Oakleigh House

Oakleigh House: 350 Oakleigh Pl.

Started in 1833 by James Roper on a Spanish land grant, “Oakleigh” was named for the magnificent oaks around it.

Roper was a brick mason, dry goods merchant and cotton factor from James City County, Virginia. Roper chose this site for his house because of its valuable clay pit. Roper was a cotton trader who was hit by the Panic of 1837. Unable to repay the $20,000 he had borrowed to build the house, he sold it to his brother-in-law Boyd Simison, who allowed him to live in it rent-free until 1850. With his business interests failing, Roper followed his brother-in-law's example, becoming a lumber merchant and moving to New Orleans in 1850.

Roper was his own architect and builder. Using slave and free labor, the house is composed of bricks made from clay dug on the grounds and timber harvested from the property. Tool marks can be seen on the siding, doors and window frames. The “T” shaped dwelling with elegant parlors and curved outside stairway from the brick terrace to front gallery was well suited for a semi-tropical climate. The name for the estate comes from a combination of the word oak and the Anglo-Saxon word lea, that means meadow.

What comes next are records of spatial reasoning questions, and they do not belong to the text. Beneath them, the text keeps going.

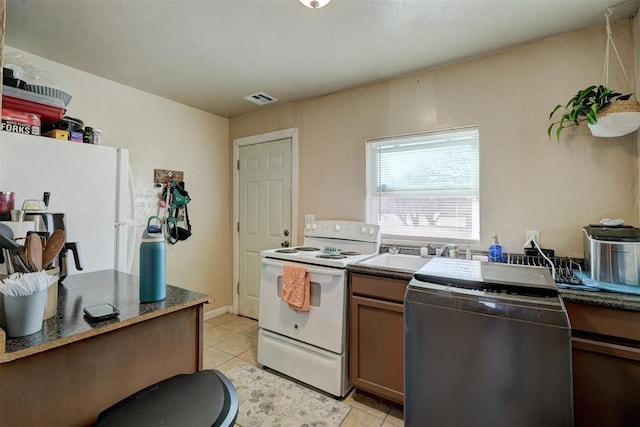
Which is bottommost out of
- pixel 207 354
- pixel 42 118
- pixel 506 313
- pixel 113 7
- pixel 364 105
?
pixel 207 354

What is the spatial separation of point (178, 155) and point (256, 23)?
6.04ft

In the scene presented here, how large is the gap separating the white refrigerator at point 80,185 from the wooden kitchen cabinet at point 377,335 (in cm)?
166

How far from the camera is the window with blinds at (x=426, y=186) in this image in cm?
225

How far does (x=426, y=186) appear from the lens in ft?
7.95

Alfred Irwin came to Mobile as secretary of the Mobile and Ohio Railroad in the late 1840s. He first rented, and then purchased Oakleigh in 1852. He and his wife, Margaret Kilshaw Irwin, a British citizen of the Irish peerage, were prominent in Mobile’s social scene. Their three children, Thomas Kilshaw Irwin – known as T.K., Lee Fearn and Corrine, lived with them in Oakleigh. Corrine died as a young woman. T.K. and his family were the second-generation Irwin owners of Oakleigh. During the three-generation of Irwin tenure Oakleigh was known as “Irwin Place.”

During the Union occupation of Mobile, Margaret Irwin saved the house from occupation or damage by draping a British flag on the front gallery. In 1877, future-U.S. President James Garfield was a guest of the T.K. Irwins. T.K., once aide to Confederate president Jefferson Davis, established and was president of the Mobile Cotton Exchange.The last Irwin to occupy Oakleigh was Daisy Irwin Clisby, who sold the house in 1916.

Other facilities that operate as part of Oakleigh Historic Complex are the Cook’s House, an 1850’s slave cabin located behind the main house, the Cox-Deasy Cottage, an 1850s raised plantation house that interprets the middle-class lifestyle in 19th century Mobile and the Mitchell Archives, a historical research facility.

It was included in the Historic American Buildings Survey and the National Register of Historic Places. It was acquired by the city of Mobile in 1955 and is now operated as a museum by the Historic Mobile Preservation Society.